Auch auf dem Feld der Klima- und Energiepolitik bahnt sich eine transatlantische Konvergenz an. Sie wurde schon in den letzten Jahren vorbereitet, als Städte, Bundesstaaten und Unternehmen vorpreschten, die im Klimaschutz nicht nur eine unausweichliche Notwendigkeit, sondern eine ökonomische Chance sahen. Jetzt ist diese grüne Welle im Weißen Haus angekommen. Wenige Tage vor der Wahl Obamas sprach der Leiter seines „Transmission Teams“, John Podesta, auf einer Veranstaltung der Heinrich-Böll-Stiftung in Washington. Er kündigte an, dass der neue Präsident Klimaschutz zu einem „Thema Nr. 1“ machen werde, zog einen Bogen zwischen Abhängigkeit vom Erdöl, Klimawandel und zunehmenden Konflikten um knappe Ressourcen, kündigte die Einführung eines nationalen CO2-Emissionshandels (cap & trade) an und hielt ein Plädoyer für mehr Energieeffizienz. Bemerkenswert auch die Verknüpfung, die er zwischen Abwendung einer drohenden Rezession und „grünen Investitionen“ herstellte. Es gehe jetzt nicht um eine kurzatmige Ankurbelung des Konsums, sondern um Investitionen in Bildung, Wissenschaft und in die ökologische Modernisierung der Wirtschaft, um ein nachhaltiges Wachstum zu stimulieren. Man kann nur hoffen, dass diese Botschaft auch in Europa Gehör findet.
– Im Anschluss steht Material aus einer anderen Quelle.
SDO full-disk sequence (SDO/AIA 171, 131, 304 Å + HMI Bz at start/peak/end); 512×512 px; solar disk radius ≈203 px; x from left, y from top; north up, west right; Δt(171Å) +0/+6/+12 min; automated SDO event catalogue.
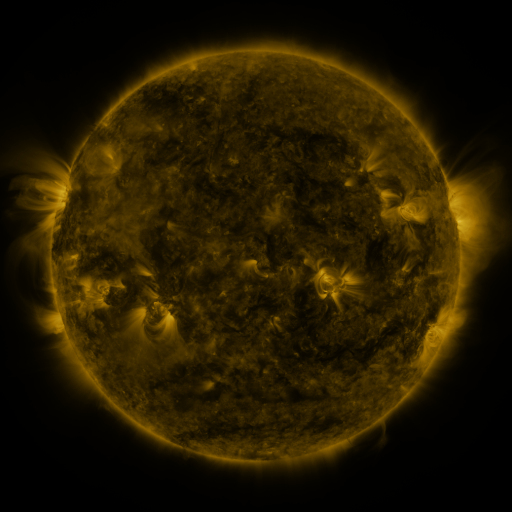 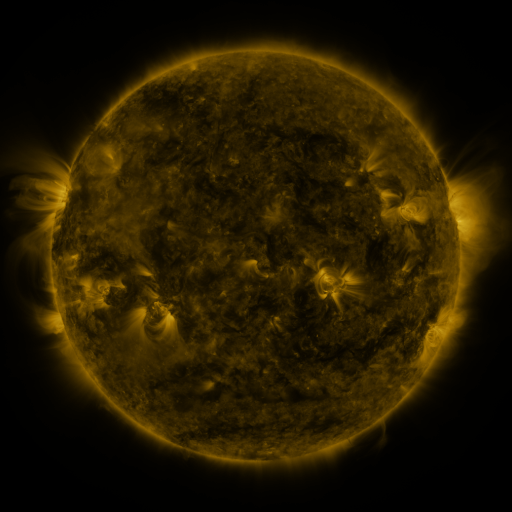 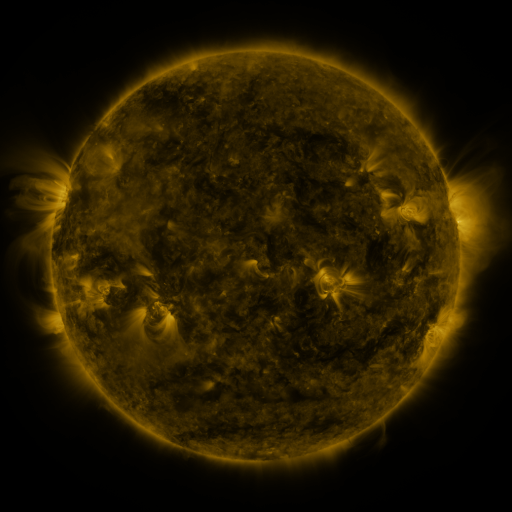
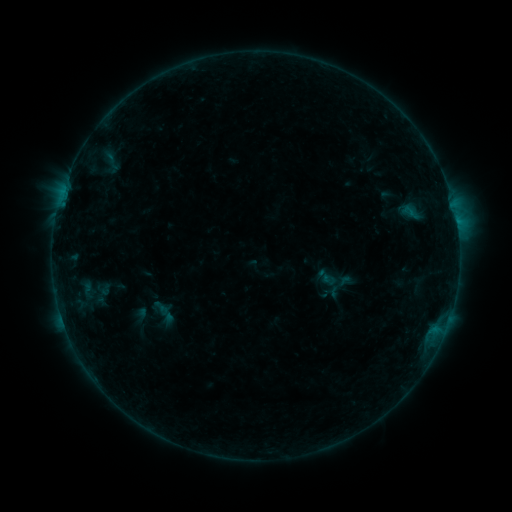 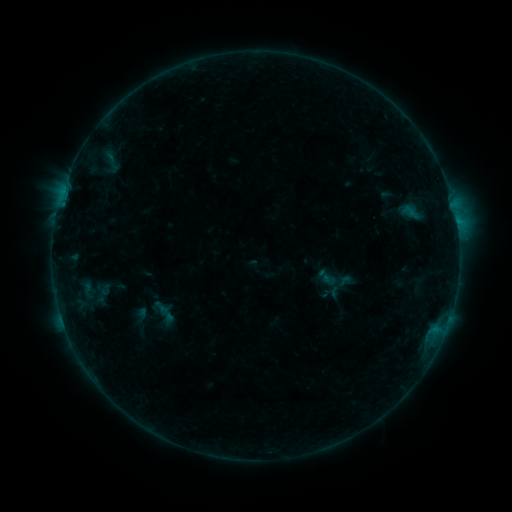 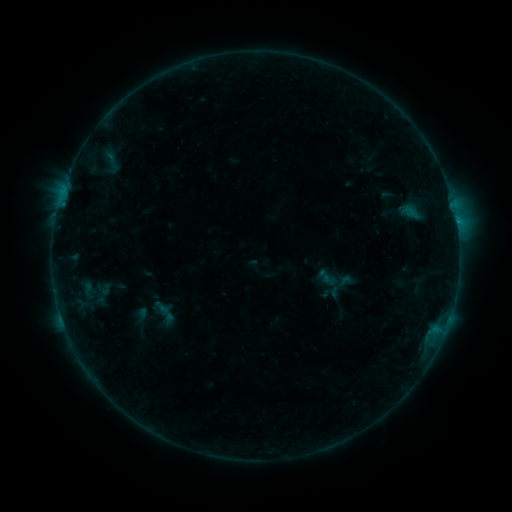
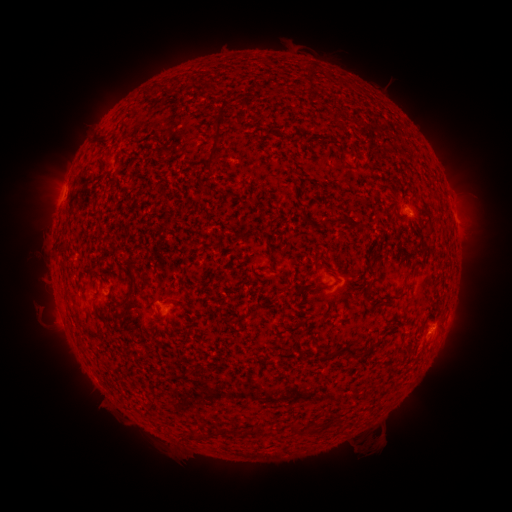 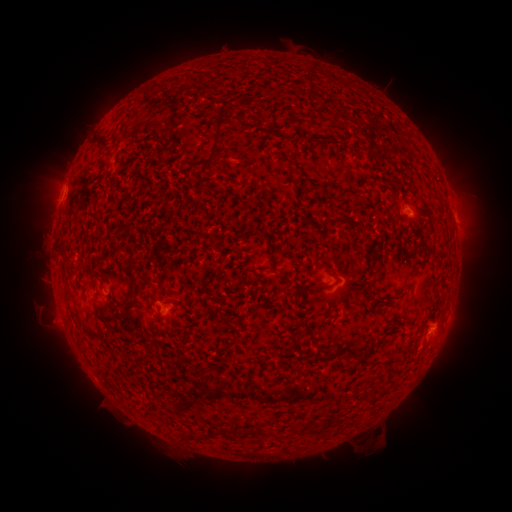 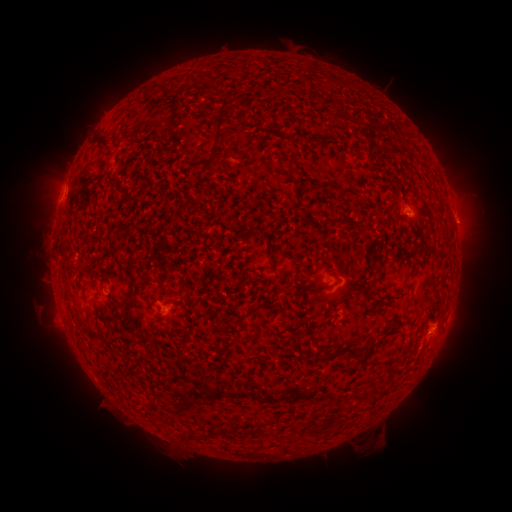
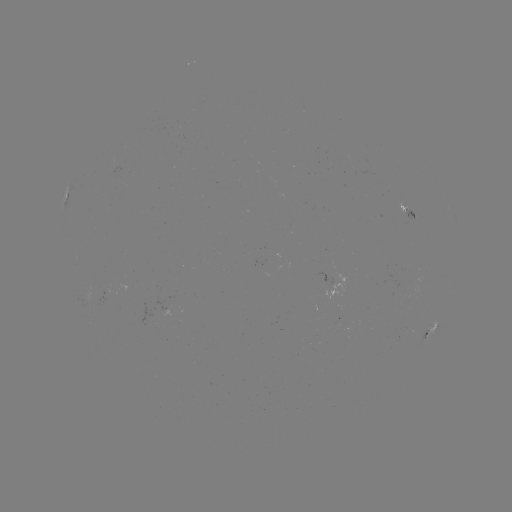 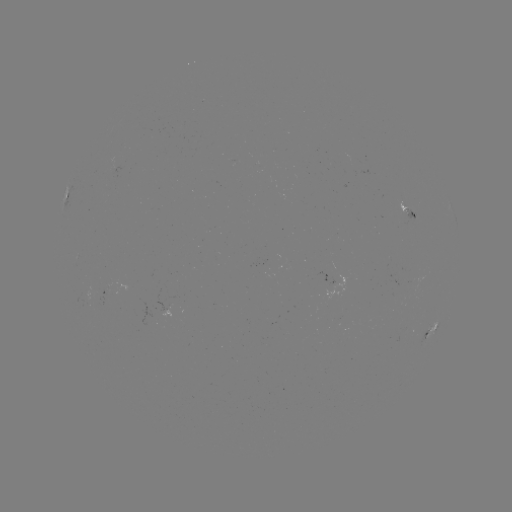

no catalogued flare and no flagged EUV brightening in this window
Washingtons Erwartungen an eine erneuerte transatlantische Zusammenarbeit sind groß. Podesta kleidete das in die Formel, dass Europa nicht die Vergangenheit als Ausrede benutzen sollte, um sich einer künftigen Zusammenarbeit zu entziehen. Das gilt nicht nur für Afghanistan und den Irak. Die Tür für transatlantische Initiativen steht offen, und der Mut zum Wandel sollte nicht nur Amerikas Sache bleiben.

Dieser Artikel ist am 10.11.2008 auf SpiegelOnline erschienen.